WHAT TO DO = Continue the steak casserole recipe below, starting right after the Cajun seasoning entry.

For this meal, I had removed some steaks from the freezer, but could not
bring myself to stand outside in the heat and grill, and pan fried
steaks are well, just okay, and then I remembered this steak casserole
recipe from another time I made it, sans the veggies. It's from one of
my many cookbooks called Cooking with Cajun Women, by Nicole Fontenot of
Lake Charles, Louisiana. The author did not specify the type of steak,
but you'll definitely want to use a braising steak for this recipe.





Meal-in-One Cajun Steak Casserole





1-1/2 to 2 pounds of braising steak (see below)

Generous sprinkling of seasoned salt (like Lawry's)

Fresh cracked black pepper

Light sprinkle of Cajun seasoning (like Slap Ya Mama)

DATASET EXCERPT =
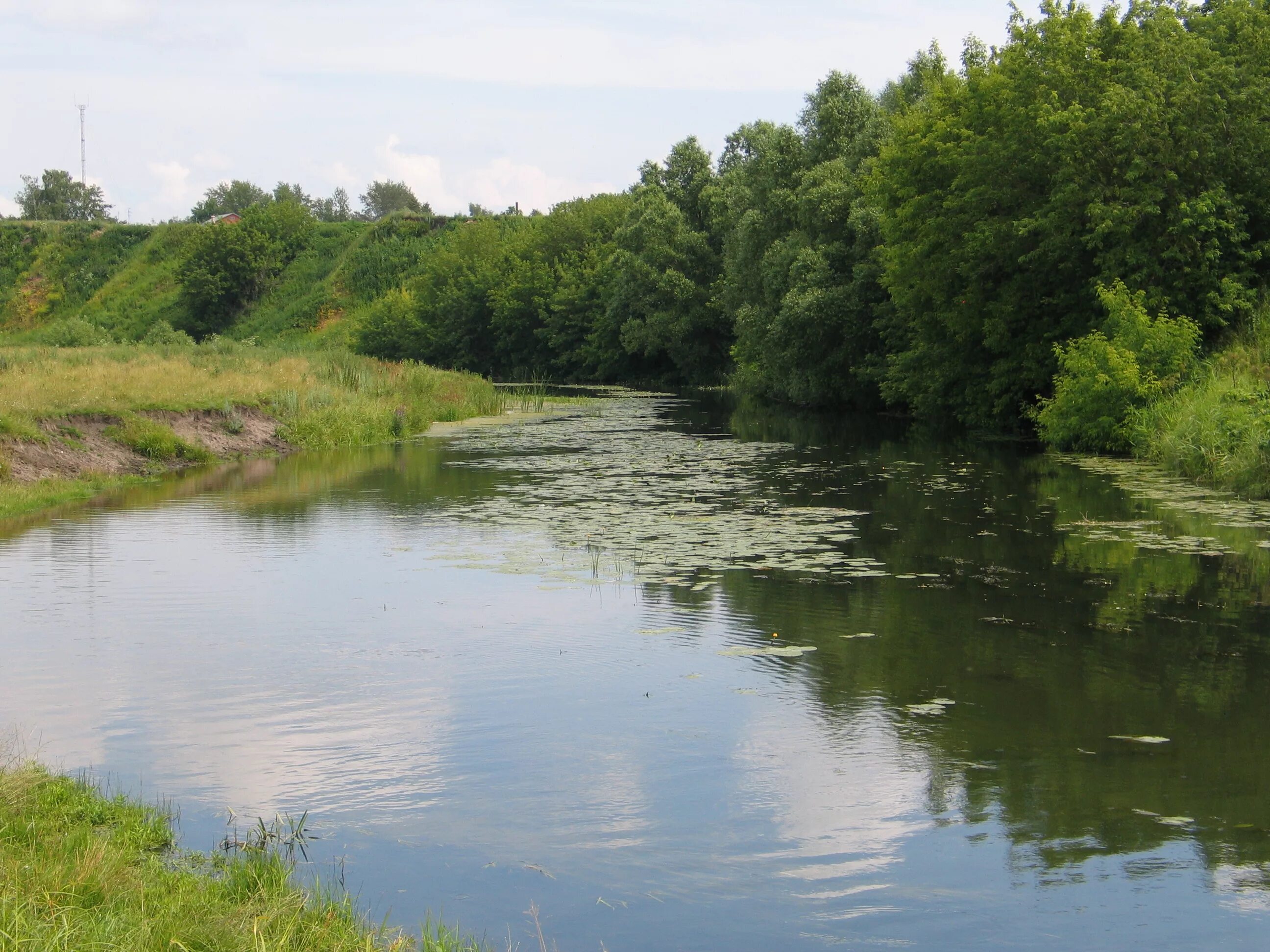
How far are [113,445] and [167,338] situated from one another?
28.5 metres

ANSWER TO THIS EXERCISE =
Sprinkle of paprika

Couple dashes of Worcestershire sauce

Enough All Purpose Sauce (like Country Bob's) to generously coat the steaks

2 tablespoons of cold butter

2-3 potatoes, unpeeled, scrubbed and sliced

1 onion, chopped

2-3 carrots, cut into chunks

1/2 of a green bell pepper, sliced

1/2 cup of beef stock or broth





Preheat oven to 350 degrees. Season the steaks on both sides with the
seasoned salt, black pepper, Cajun seasoning, and paprika; place into a
13 x 9 inch baking dish. Sprinkle a couple of dashes of Worcestershire
sauce on top of each steak and coat each with Country Bob's sauce. Cut
the butter into very thin slices and scatter across the steaks. In
layers, add the potatoes, then onion, carrots and bell pepper. Pour
stock around steaks, cover with foil and bake for 1 to 1-1/2 hours, or
until tender. Use a wide spatula to remove veggies from the top and set
on one side of a platter. Remove steak to the other side. Serve with a
side salad, if desired.



Cook's Notes




Country Bob's All Purpose Sauce contains tomato concentrate, vinegar,
sugar, molasses, onion, garlic tamarind and other seasonings.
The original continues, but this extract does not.